=== Selected text ===
## BEGIN
The idea of a linear lepton collider has been bandied about in the particle physics community as the ideal machine to explore post-LHC physics for many decades, but only if the LHC makes a beyond-the-Standard-Model discovery. Direct confirmation of what new particles could be causing CDF’s observed discrepancy in the W-boson’s mass might be a task best suited to a future circular collider, which can reach higher energies than a linear collider ever could. But without new experiments to drive the field forward, theorists don’t have enough guidance to figure out the great unsolved problems of today.
Credit: Rey Hori/KEK

Without novel experiments or observations to guide us, all we can do is pursue ideas of our own concoction that don’t conflict with the existing data we already possess. This typically involves a conservative approach: we attempt to add in a new parameter, a new particle, a new interaction, to replace a constant with a variable, to (slightly) violate a conservation law, to (slightly) break a symmetry, etc. Exploring the consequences of doing any of these things lets you know where the theoretical boundary of our wiggle-room is: between what remains possible and what’s already ruled out.

We cannot alter things too greatly, or the new idea will arrive having already been ruled out by old data. We also cannot simply throw in too many new parameters without sufficient motivation, or we’ll unnecessarily overcomplicate matters without gaining any substantial insight into what’s capable of being constrained. (The “Why not both?” approach, when considering two speculative theoretical options, always succumbs to this pitfall.) And we cannot put too much weight behind one novel, unconfirmed experimental result of dubious significance: this is indeed a form of ambulance-chasing, and deriding such an approach is completely justified.

axions
Axions, one of the leading candidates for dark matter, may be able to be converted to photons (and vice versa) under the right conditions. If we can cause and control their conversion, we might discover our first particle beyond the Standard Model, and possibly solve the dark matter and strong CP problems as well. This would imply that we do live in a Universe with strong CP-violation, but only a tiny amount of it: below the experimental and observational thresholds.
Credit: Sandbox Studio, Chicago, Symmetry Magazine/Fermilab and SLAC

Here are some uncomfortable truths for the theorists out there: both professionals and armchair amateurs alike.

  • Most of the ideas that you will have, when it comes to superseding our known and accepted theories, are not new ideas, but already exist in the literature.
  • Most of the new ideas that you do have will, upon further inspection, turn out to be fatally flawed for any of a number of reasons: they will turn out to be bad ideas.
  • And most of the new, good ideas that you have, interesting though they may be, will turn out to not describe our reality at all, as nature is under no obligation to conform to even the best of our ideas.
  • And finally, if you have not done the hard work of quantifying the physical effects that will arise from your new idea, you don’t have a theory at all: you have a half-baked guess.
## END
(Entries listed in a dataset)
## BEGIN
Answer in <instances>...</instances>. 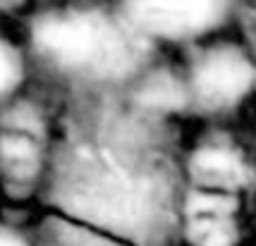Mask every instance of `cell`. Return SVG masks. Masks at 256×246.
Returning <instances> with one entry per match:
<instances>
[{
	"label": "cell",
	"mask_w": 256,
	"mask_h": 246,
	"mask_svg": "<svg viewBox=\"0 0 256 246\" xmlns=\"http://www.w3.org/2000/svg\"><path fill=\"white\" fill-rule=\"evenodd\" d=\"M32 69L72 79L108 81L134 62V31L122 17L86 5H41L20 24Z\"/></svg>",
	"instance_id": "cell-1"
},
{
	"label": "cell",
	"mask_w": 256,
	"mask_h": 246,
	"mask_svg": "<svg viewBox=\"0 0 256 246\" xmlns=\"http://www.w3.org/2000/svg\"><path fill=\"white\" fill-rule=\"evenodd\" d=\"M53 141L0 129V203L26 206L44 191Z\"/></svg>",
	"instance_id": "cell-2"
},
{
	"label": "cell",
	"mask_w": 256,
	"mask_h": 246,
	"mask_svg": "<svg viewBox=\"0 0 256 246\" xmlns=\"http://www.w3.org/2000/svg\"><path fill=\"white\" fill-rule=\"evenodd\" d=\"M218 0H124L122 19L132 31L148 36H192L218 22Z\"/></svg>",
	"instance_id": "cell-3"
},
{
	"label": "cell",
	"mask_w": 256,
	"mask_h": 246,
	"mask_svg": "<svg viewBox=\"0 0 256 246\" xmlns=\"http://www.w3.org/2000/svg\"><path fill=\"white\" fill-rule=\"evenodd\" d=\"M182 237L190 246H237L240 220L230 194L196 189L182 211Z\"/></svg>",
	"instance_id": "cell-4"
},
{
	"label": "cell",
	"mask_w": 256,
	"mask_h": 246,
	"mask_svg": "<svg viewBox=\"0 0 256 246\" xmlns=\"http://www.w3.org/2000/svg\"><path fill=\"white\" fill-rule=\"evenodd\" d=\"M254 84V67L237 48H216L201 57L194 69V86L204 101L230 105L240 101Z\"/></svg>",
	"instance_id": "cell-5"
},
{
	"label": "cell",
	"mask_w": 256,
	"mask_h": 246,
	"mask_svg": "<svg viewBox=\"0 0 256 246\" xmlns=\"http://www.w3.org/2000/svg\"><path fill=\"white\" fill-rule=\"evenodd\" d=\"M192 175L201 189L234 194L249 179L244 158L225 146H204L192 156Z\"/></svg>",
	"instance_id": "cell-6"
},
{
	"label": "cell",
	"mask_w": 256,
	"mask_h": 246,
	"mask_svg": "<svg viewBox=\"0 0 256 246\" xmlns=\"http://www.w3.org/2000/svg\"><path fill=\"white\" fill-rule=\"evenodd\" d=\"M32 60L24 48L20 24L0 22V105L32 86Z\"/></svg>",
	"instance_id": "cell-7"
},
{
	"label": "cell",
	"mask_w": 256,
	"mask_h": 246,
	"mask_svg": "<svg viewBox=\"0 0 256 246\" xmlns=\"http://www.w3.org/2000/svg\"><path fill=\"white\" fill-rule=\"evenodd\" d=\"M136 98L148 110H175L184 101V91L180 86L175 77L170 74H154L146 79L136 91Z\"/></svg>",
	"instance_id": "cell-8"
},
{
	"label": "cell",
	"mask_w": 256,
	"mask_h": 246,
	"mask_svg": "<svg viewBox=\"0 0 256 246\" xmlns=\"http://www.w3.org/2000/svg\"><path fill=\"white\" fill-rule=\"evenodd\" d=\"M44 235H36L41 246H115V242L103 239V237L86 232L82 227L65 223V220H53V227L41 230Z\"/></svg>",
	"instance_id": "cell-9"
},
{
	"label": "cell",
	"mask_w": 256,
	"mask_h": 246,
	"mask_svg": "<svg viewBox=\"0 0 256 246\" xmlns=\"http://www.w3.org/2000/svg\"><path fill=\"white\" fill-rule=\"evenodd\" d=\"M38 7V0H0V22L17 24V19H26Z\"/></svg>",
	"instance_id": "cell-10"
}]
</instances>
## END
=== Problems and tasks ===
1) From the physics passage, write out word for word the section starting with "Credit: Sandbox Studio, Chicago, Symmetry" and going on through "be bad ideas.".
2) Extend the passage on theoretical physics by writing what comes next after its final sentence.

=== Answers to the tasks ===
1)
Credit: Sandbox Studio, Chicago, Symmetry Magazine/Fermilab and SLAC

Here are some uncomfortable truths for the theorists out there: both professionals and armchair amateurs alike.

  • Most of the ideas that you will have, when it comes to superseding our known and accepted theories, are not new ideas, but already exist in the literature.
  • Most of the new ideas that you do have will, upon further inspection, turn out to be fatally flawed for any of a number of reasons: they will turn out to be bad ideas.

2)
Coming up with a new, good idea that actually makes explicit predictions that can be tested, and then the results can be compared against the alternatives, including the previously prevailing theory, is a very tall order, but a necessary hurdle to clear in order for a novel idea to be accepted. As Lord Kelvin once put it:

“I often say that when you can measure what you are speaking about, and express it in numbers, you know something about it, when you cannot express it in numbers, your knowledge is of a meager and unsatisfactory kind; it may be the beginning of knowledge, but you have scarely, in your thoughts advanced to the stage of science, whatever the matter may be.”

This 4-panel graph shows constraints on solar axions, on the neutrino magnetic moment, and on two different “flavors” of dark matter candidate, all constrained by the latest XENONnT results. These are the best such constraints in physics history, and remarkably demonstrate just how good the XENON collaboration has gotten at what they do.
(Credit: E. Aprile et al. for the XENON Collaboration, arXiv:2207.11330, 2022)

That isn’t to say that theorists, in exploring the ideas they’re exploring today, are necessarily doing anything more notable than stabbing in the dark. We have pieces of the puzzle that don’t quite fit.

  • We see CP-violating decays in the weak interactions in some systems but not others, and we don’t know how to predict the magnitude of that violation.
  • We don’t see CP-violating decays in the strong interactions, even though the Standard Model does not forbid them, and we do not understand what suppresses or prevents them.
  • We know that the Higgs field, by coupling to massive particles, gives them their rest masses, but we don’t know how to calculate what those masses ought to be.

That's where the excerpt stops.